The Avidity of Autoreactive Alpha-Synuclein Antibodies in Leucine-Rich Repeat Kinase 2 Mutation Carriers Is Not Altered Compared to Healthy Controls or Patients with Parkinson’s Disease

Abstract

The accumulation and aggregation of alpha-synuclein (α-Syn) are pathological processes associated with Parkinson’s disease, indicating that the regulation of protein is a crucial etiopathological mechanism. Interestingly, human serum and cerebrospinal fluid contain autoantibodies that recognize α-Syn. This potentially demonstrates an already existing, naturally decomposing, and protective system. Thus, quantitative or qualitative alterations, such as the modified antigen binding of so-called naturally occurring autoantibodies against α-Syn (nAbs-α-Syn), may induce disease onset and/or progression. We investigated the serum titers and binding characteristics of nAbs-α-Syn in patients suffering from sporadic Parkinson’s disease (n = 38), LRRK2 mutation carriers (n = 25), and healthy controls (n = 22). Methods: Titers of nAbs-α-Syn were assessed with ELISA and binding affinities and kinetics with SPR. Within the patient cohort, we discriminated between idiopathic and genetic (LRRK2-mutated) variants.
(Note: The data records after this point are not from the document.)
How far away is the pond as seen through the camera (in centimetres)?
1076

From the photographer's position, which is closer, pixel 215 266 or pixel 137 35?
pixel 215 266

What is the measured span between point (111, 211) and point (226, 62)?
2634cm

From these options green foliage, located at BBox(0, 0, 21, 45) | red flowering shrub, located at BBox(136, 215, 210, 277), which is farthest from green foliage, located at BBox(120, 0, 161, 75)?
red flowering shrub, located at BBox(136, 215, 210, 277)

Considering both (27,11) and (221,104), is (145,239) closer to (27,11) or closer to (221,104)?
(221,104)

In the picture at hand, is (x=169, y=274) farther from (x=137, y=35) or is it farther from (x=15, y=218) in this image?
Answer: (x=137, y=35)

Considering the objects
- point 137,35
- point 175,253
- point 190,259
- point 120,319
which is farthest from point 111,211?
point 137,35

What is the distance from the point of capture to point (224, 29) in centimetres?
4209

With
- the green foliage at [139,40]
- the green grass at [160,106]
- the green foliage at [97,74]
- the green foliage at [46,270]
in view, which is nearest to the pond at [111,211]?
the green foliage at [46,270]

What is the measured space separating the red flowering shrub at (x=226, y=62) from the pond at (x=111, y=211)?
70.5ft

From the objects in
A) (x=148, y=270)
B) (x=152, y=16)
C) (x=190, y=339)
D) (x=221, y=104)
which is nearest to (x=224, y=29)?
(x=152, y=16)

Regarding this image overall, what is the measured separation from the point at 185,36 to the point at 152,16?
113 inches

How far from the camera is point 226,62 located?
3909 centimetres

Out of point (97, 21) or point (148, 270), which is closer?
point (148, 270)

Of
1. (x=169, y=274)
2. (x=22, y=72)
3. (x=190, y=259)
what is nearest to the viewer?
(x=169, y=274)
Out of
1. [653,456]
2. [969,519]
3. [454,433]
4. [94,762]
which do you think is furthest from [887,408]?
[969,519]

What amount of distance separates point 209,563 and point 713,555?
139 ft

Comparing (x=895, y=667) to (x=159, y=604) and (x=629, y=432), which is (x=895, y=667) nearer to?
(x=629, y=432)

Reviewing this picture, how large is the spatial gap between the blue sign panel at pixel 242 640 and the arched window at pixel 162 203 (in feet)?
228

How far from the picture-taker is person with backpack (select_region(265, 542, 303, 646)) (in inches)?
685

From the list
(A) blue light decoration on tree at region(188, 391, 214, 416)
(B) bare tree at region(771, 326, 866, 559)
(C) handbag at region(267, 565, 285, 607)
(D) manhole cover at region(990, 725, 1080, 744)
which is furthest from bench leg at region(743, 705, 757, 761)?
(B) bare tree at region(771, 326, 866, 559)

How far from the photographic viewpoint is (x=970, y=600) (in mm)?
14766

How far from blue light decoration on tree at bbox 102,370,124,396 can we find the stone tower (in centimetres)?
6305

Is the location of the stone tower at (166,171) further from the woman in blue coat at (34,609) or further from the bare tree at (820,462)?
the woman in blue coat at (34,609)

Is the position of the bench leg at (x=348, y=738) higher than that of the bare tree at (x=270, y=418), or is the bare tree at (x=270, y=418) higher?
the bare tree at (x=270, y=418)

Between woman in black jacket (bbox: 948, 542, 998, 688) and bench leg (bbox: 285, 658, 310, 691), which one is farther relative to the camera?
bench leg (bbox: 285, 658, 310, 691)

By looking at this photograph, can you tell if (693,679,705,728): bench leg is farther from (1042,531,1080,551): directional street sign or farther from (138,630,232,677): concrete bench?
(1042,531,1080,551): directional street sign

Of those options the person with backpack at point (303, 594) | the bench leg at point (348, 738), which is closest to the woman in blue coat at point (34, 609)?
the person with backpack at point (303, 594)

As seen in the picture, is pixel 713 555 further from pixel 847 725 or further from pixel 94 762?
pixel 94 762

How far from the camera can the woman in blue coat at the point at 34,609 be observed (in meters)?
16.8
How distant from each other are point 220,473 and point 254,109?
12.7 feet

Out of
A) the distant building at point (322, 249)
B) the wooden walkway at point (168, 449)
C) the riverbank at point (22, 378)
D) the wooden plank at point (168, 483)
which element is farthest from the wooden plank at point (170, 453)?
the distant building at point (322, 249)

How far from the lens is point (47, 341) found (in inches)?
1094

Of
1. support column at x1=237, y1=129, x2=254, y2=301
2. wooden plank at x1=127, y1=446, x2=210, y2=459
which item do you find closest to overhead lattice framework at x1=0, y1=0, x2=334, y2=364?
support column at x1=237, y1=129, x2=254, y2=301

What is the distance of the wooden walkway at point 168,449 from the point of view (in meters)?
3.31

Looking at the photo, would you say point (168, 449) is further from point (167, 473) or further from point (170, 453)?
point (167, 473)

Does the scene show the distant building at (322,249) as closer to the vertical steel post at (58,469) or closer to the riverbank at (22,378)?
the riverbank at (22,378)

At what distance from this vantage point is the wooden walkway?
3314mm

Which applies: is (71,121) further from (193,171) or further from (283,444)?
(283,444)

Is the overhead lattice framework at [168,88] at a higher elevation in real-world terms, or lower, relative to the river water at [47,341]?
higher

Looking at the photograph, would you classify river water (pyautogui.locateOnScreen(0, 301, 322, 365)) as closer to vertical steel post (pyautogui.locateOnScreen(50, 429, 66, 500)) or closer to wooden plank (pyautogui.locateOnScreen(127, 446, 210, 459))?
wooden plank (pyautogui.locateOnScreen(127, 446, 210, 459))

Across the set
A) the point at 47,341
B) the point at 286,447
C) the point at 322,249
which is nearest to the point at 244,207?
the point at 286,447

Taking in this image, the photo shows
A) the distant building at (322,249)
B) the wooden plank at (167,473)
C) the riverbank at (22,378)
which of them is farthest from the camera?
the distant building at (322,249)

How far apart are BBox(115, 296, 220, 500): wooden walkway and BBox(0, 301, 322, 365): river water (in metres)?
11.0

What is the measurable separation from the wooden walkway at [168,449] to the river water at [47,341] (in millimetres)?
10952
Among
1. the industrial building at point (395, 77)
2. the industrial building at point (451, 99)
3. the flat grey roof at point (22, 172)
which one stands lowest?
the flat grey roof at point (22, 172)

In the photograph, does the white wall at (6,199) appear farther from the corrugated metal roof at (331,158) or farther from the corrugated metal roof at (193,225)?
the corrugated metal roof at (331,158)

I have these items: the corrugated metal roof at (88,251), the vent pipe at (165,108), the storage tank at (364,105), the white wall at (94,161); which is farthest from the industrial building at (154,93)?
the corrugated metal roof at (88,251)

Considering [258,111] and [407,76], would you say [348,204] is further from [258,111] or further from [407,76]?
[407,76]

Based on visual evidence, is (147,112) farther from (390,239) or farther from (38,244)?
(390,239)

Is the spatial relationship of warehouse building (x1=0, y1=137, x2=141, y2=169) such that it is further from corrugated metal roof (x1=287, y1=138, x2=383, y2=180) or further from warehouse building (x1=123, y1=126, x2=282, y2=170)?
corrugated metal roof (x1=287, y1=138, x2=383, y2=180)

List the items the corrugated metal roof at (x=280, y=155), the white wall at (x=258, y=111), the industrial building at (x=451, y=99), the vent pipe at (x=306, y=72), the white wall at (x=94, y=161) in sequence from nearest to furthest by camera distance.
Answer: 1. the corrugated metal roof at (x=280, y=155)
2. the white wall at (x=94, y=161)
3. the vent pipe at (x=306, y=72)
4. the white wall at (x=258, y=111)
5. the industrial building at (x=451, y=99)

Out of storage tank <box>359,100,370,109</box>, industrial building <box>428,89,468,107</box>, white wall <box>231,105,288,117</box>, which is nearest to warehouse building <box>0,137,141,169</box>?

Results: ELISA experiments revealed no significant differences in nAbs-α-Syn serum titers among the three cohorts. Moreover, the α-Syn avidity of nAbs-α-Syn was also unchanged. Conclusions: Our findings indicate that nAbs-α-Syn concentrations or affinities in healthy and diseased persons do not differ, independent of mutations in LRRK2.

1. Introduction

Parkinson’s disease (PD) is the second most common neurodegenerative disorder and the most common movement disorder. One of its pathological hallmarks relates to the intracellular deposits of alpha-synuclein (α-Syn) protein, forming Lewy bodies and Lewy neurites in the neurons of the substantia nigra pars compacta. The protein α-Syn, apart from its pivotal role in synaptic transmission, exhibits various neurotoxic traits when aggregated, contributing to neurodegeneration and giving rise to hallmark clinical symptoms (such as bradykinesia, rigor, and tremor) [1].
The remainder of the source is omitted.